Dan Valley Dot Com plans to showcase each town in the Dan River Basin. Our first town is Madison because I am more familiar with it. Therefore Madison NC will be our test, a place to experiment and work the bugs out of our system.
This picture was taken by me, standing in the street on a Thursday afternoon.
The town of Madison is one of the oldest towns in the North Carolina Piedmont, being chartered in 1818. The town is located at the junction of the Dan River and the Mayo River.
Madison, in the early days, was a river town. Barges traveled the Dan River with Madison being the inland terminus. Freight was carried up and down the Dan River on barges as the only other way of moving anything was by horse and wagon. Roads were not conducive to efficient wagon traffic.. The town was also known as “Hog Town” because the farmers from miles around would bring their hogs to market in Madison NC and then move them to other destinations down the Dan River.
Traffic across the river was by Ferry. Bridges began to appear in the early 1800’s but the area where the Dan and Mayo join is prone to flooding…..even today.
About 1888 the railroad began passenger service in and out of Madison. The rail roads replaced the barge traffic on the Dan River. Rail roads could move faster and to more diverse locations than river barges. Rail roads were more flexible.
Actually, as kid, I had the experience of boarding a train at the Madison (1944) depot for a trip all of the way to California. This was the time of the steam engine….Smoke and soot…steam whistles and such……Oh there is something about the good old days….
Amazing that we were so advanced
Madison no longer has passenger train service or barges on the river. The world changes and not always for the good. I suggest a trip to the North Carolina Museum of Transportation located in Salisbury.
Madison was a thriving tobacco town from mid 1850’s with several plug tobacco factories. John M. Galloway, a local planter, was reported to be the largest grower of tobacco in the world. Madison remained largely a tobacco town until after World War II when it emerged as a textile town. During the 1940’s and 1950’s workers would be bused in from eastern Stokes to work in Madison’s textile mills. The textile industry has evolved but is still the largest employer.

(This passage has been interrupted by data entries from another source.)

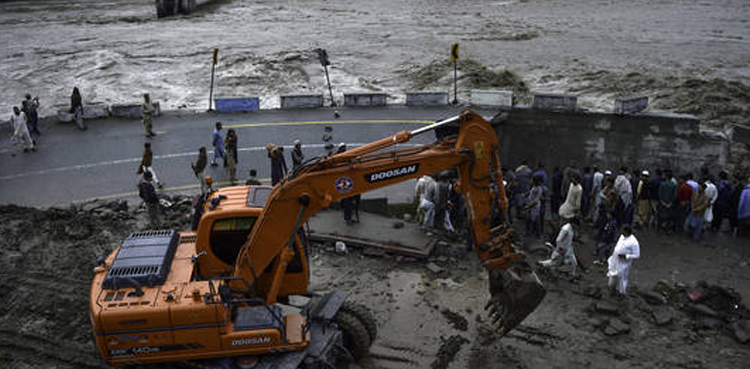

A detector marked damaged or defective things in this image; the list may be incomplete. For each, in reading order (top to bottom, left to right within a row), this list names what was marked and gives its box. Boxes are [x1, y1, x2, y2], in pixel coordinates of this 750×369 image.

broken concrete slab [308, 208, 438, 258]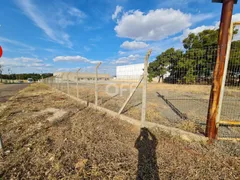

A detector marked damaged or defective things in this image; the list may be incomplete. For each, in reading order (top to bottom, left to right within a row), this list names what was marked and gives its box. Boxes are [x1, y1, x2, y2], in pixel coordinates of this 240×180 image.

rusty metal post [205, 0, 235, 140]
rust stain on post [206, 0, 234, 141]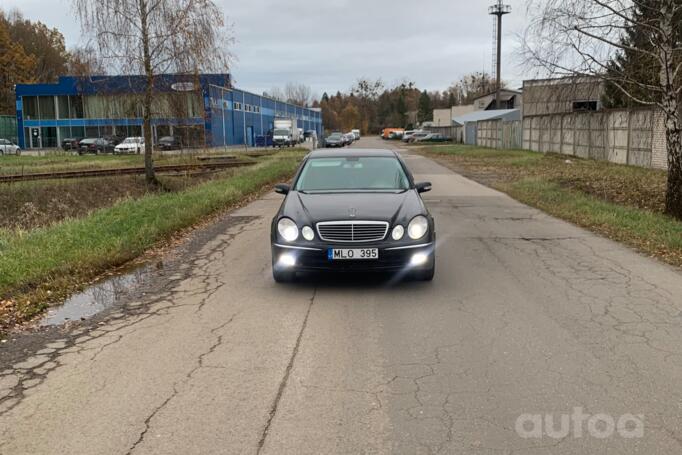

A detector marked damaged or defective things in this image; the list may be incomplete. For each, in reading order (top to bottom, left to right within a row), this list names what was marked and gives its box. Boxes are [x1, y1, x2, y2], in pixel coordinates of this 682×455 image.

cracked asphalt road [1, 139, 680, 455]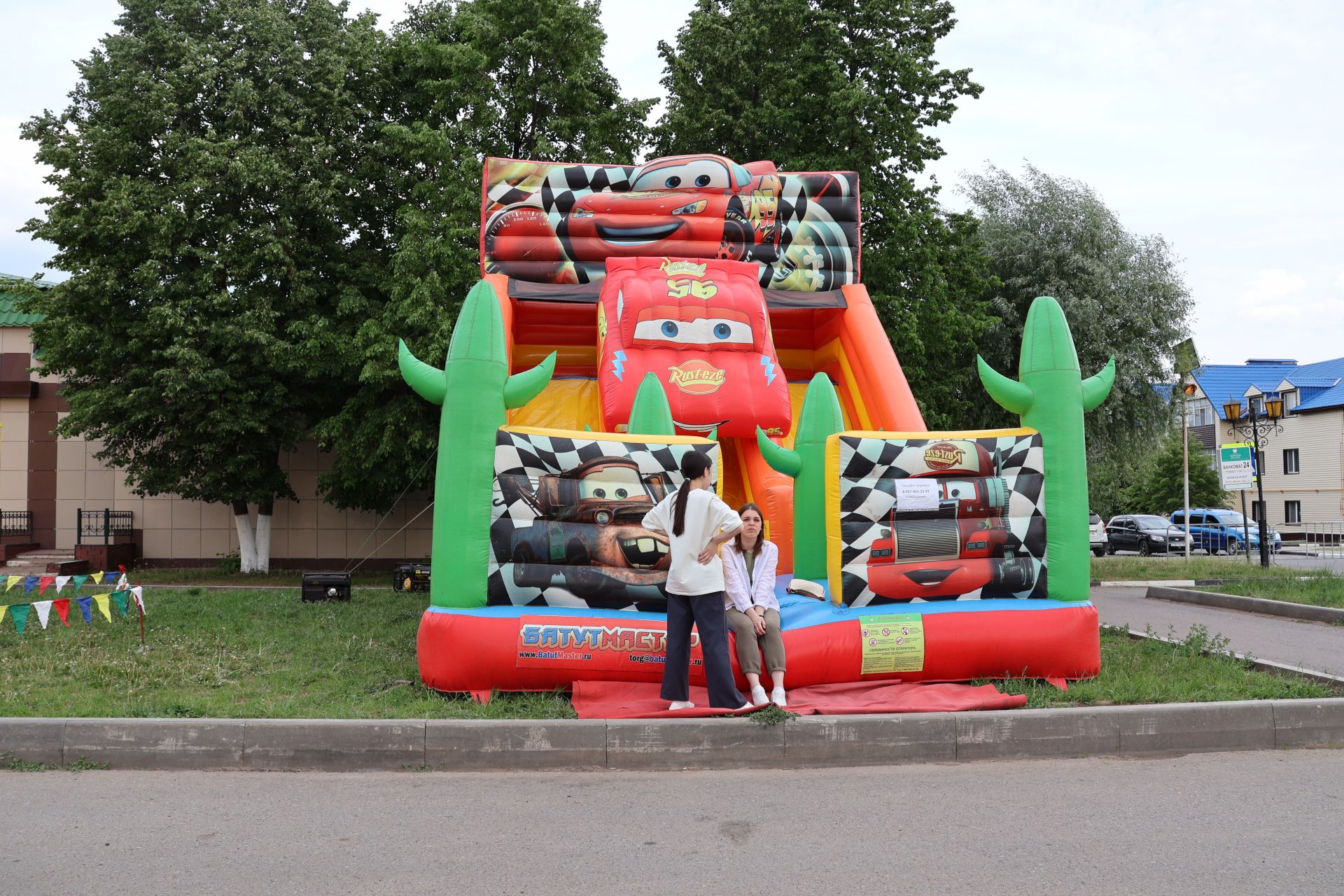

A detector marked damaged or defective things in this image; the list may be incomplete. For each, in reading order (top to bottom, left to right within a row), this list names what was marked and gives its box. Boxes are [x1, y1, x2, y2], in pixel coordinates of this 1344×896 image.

rust-eze logo [664, 360, 725, 395]
rust-eze logo [924, 440, 967, 470]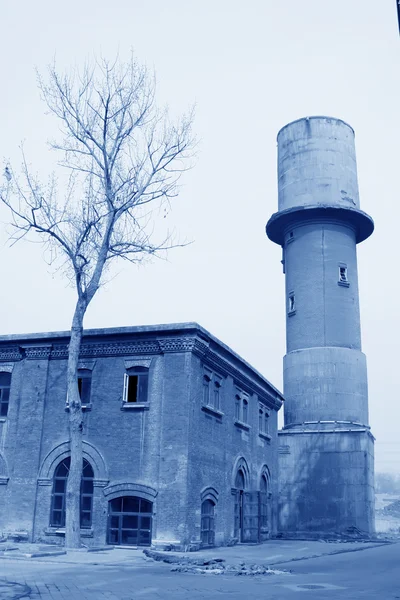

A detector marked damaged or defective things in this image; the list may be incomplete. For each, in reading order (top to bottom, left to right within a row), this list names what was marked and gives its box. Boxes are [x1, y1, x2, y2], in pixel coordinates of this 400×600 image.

broken window [122, 366, 149, 404]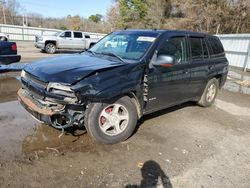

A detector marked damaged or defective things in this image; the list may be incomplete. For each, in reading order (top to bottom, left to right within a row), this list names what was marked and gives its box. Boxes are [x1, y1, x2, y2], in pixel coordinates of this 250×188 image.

crumpled hood [24, 54, 124, 84]
damaged front end [17, 70, 85, 130]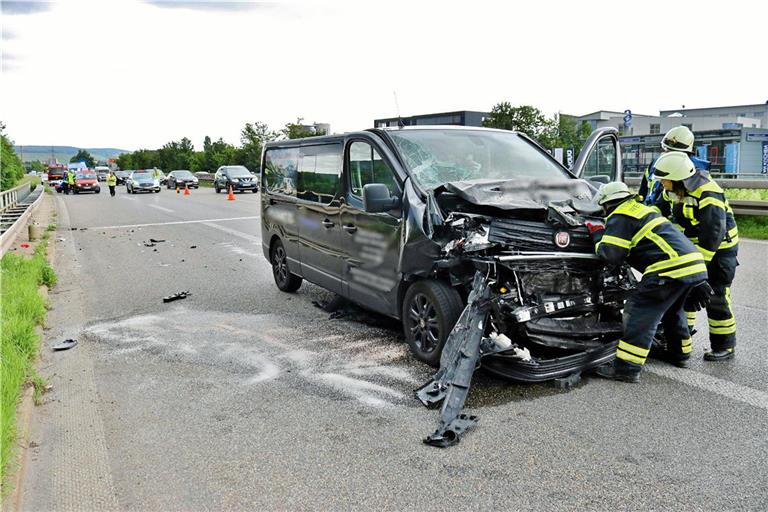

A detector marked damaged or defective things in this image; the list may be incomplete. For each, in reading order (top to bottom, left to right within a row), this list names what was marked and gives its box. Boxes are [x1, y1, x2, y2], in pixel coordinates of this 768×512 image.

damaged van front [380, 125, 632, 380]
crumpled hood [436, 178, 596, 210]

was the commercial center of western Rockingham County and Eastern Stokes County. Farmers from these areas would bring their tobacco to market in Madison where they would do their banking and purchase necessities which included food that could not be raised on the farm. During the 1940’s and 1950’s, Madison had many commercial enterprises such as an A & P super market, a bank, a Belk’s department store, 2 pharmacies, a doctor and a dentist. There were many smaller local merchants. It was really a thriving town at this time, but times rapidly changed.
A few of the older homes in Madison have been preserved.
Unfortunately the population of Madison, NC has been decreasing for years. In th late 50’s, the population was approximately 4400 people and today, 2016, the population has shrunk to approximately 2200 folks while at the same time the area of the town is almost 3 times what it was when the population was over 4000. For what was once a prosperous and growing town…things are not looking good. This is unfortunate because the area still has a work force that is willing to work.